好险,这一刀再偏点儿,我鼻子就没了。
“赵呈~”屏风后传来冯广的声音。
赵呈朝屏风看一眼,干脆一把提了颜宁的衣领,好像拖死狗一样,被拖到冯广面前。
“厂公,这小子根本是胡说。他费尽心机混到您身边,一定有阴谋。”赵呈愤然道。
颜宁连连摇头,“没有啊,我真的没有什么阴谋,再说,若不是厂公调我入东厂,小的就是有通天的本事,也不可能进来呀。”
赵呈:……
颜宁跪坐在地上,扒着冯广的袖子,“厂公,小的不知袁喜为什么要陷害我,但我发誓,当晚他真的来过。您要是不信,就把他叫来,我与他当面对峙。”
冯广不语,只是半垂着双眼,注视颜宁。
“厂公……”
冯广无力的摆摆手,打断了赵呈的话,“咱家累了,先把他关押起来,容后再审。
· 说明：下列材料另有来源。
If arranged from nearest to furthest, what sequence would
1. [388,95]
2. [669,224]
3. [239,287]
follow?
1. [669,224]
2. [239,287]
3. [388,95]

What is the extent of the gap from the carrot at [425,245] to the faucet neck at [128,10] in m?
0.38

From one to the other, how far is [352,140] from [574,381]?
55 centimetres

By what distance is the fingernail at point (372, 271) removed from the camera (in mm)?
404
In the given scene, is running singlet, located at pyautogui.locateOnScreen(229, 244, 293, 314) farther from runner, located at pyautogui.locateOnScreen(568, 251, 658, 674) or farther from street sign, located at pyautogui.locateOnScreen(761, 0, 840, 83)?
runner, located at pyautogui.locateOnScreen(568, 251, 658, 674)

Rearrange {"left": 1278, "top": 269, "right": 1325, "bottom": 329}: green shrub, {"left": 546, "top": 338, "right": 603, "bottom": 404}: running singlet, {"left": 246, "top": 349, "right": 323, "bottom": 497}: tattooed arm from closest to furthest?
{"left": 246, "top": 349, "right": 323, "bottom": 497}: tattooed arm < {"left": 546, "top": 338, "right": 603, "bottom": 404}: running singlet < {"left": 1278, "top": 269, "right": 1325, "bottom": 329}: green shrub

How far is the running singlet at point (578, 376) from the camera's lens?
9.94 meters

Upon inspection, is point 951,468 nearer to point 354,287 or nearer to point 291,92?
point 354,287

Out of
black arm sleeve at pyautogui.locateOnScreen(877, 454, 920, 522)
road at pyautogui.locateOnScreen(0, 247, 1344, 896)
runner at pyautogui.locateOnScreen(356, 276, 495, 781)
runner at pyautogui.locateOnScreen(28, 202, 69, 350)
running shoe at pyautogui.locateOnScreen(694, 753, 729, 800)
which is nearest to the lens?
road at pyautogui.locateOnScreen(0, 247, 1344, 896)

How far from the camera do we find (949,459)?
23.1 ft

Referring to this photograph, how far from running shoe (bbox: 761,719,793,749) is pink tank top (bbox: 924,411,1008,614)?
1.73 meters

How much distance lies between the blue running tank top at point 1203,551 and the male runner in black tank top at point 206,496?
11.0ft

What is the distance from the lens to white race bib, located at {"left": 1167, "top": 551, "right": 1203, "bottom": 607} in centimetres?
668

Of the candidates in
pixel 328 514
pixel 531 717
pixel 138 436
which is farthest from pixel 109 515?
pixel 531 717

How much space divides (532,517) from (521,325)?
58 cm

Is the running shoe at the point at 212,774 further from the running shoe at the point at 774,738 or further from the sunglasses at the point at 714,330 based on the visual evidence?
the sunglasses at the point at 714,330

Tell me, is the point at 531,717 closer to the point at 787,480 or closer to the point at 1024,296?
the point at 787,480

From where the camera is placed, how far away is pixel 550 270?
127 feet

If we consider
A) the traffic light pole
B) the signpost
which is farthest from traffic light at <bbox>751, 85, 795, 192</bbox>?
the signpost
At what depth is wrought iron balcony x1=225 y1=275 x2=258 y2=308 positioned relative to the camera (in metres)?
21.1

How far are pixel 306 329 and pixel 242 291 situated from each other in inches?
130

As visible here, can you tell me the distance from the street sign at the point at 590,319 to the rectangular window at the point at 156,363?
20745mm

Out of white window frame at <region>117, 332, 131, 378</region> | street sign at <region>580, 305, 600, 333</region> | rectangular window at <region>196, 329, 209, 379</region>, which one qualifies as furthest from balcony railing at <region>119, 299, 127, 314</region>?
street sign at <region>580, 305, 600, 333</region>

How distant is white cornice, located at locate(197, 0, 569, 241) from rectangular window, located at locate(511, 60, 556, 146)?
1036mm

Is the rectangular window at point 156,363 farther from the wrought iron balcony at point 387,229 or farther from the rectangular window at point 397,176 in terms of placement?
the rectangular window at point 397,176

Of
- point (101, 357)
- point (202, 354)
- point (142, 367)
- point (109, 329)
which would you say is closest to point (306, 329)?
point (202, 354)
”
“关押?”颜宁想起那个阴森的诏狱,不禁毛骨悚然,“关,关哪儿?”
“柴房。”
* * *
深夜,乾清宫外几声猫叫,大殿的门开了,王得顺从里边儿出来,左右环视,看到殿前柱子后头探头探脑学猫叫的小宦。
王得顺出得大殿,来到小宦面前,“这么晚了,有什么事啊?”
小宦悄悄在王得顺耳边嘀咕几句,王得顺的面色渐渐显露怒色,气得眼角抽搐,“居然背着咱家耍心眼儿,哼!以为学些三教九流的东西,就能骑在咱家头上?”顿了顿,他瞥视小宦,目露阴森,“替咱家好好教训教训他,让他知道知道,谁才是陛下身边儿的管事太监。”
“是,小的明白。”
……
当夜,袁喜睡梦正酣时,猛的被当头泼下一分凉水。
袁喜大惊坐起,面前几个宦官,各自手势棍棒,站在铺头,恶狠狠地盯着他。
“你,你们干什么?”袁喜不禁心虚喝问。
通铺上,他旁边几个与之要好的小宦也被惊醒,纷纷避到一旁观看。
手拿棍棒的几个人当中,其中一人道:“你小子忘恩负义,不想当初是谁引你进乾清宫的,稍被陛下注意几日,便妄想骑到孟公公的头上?哼,真是痴人说梦。”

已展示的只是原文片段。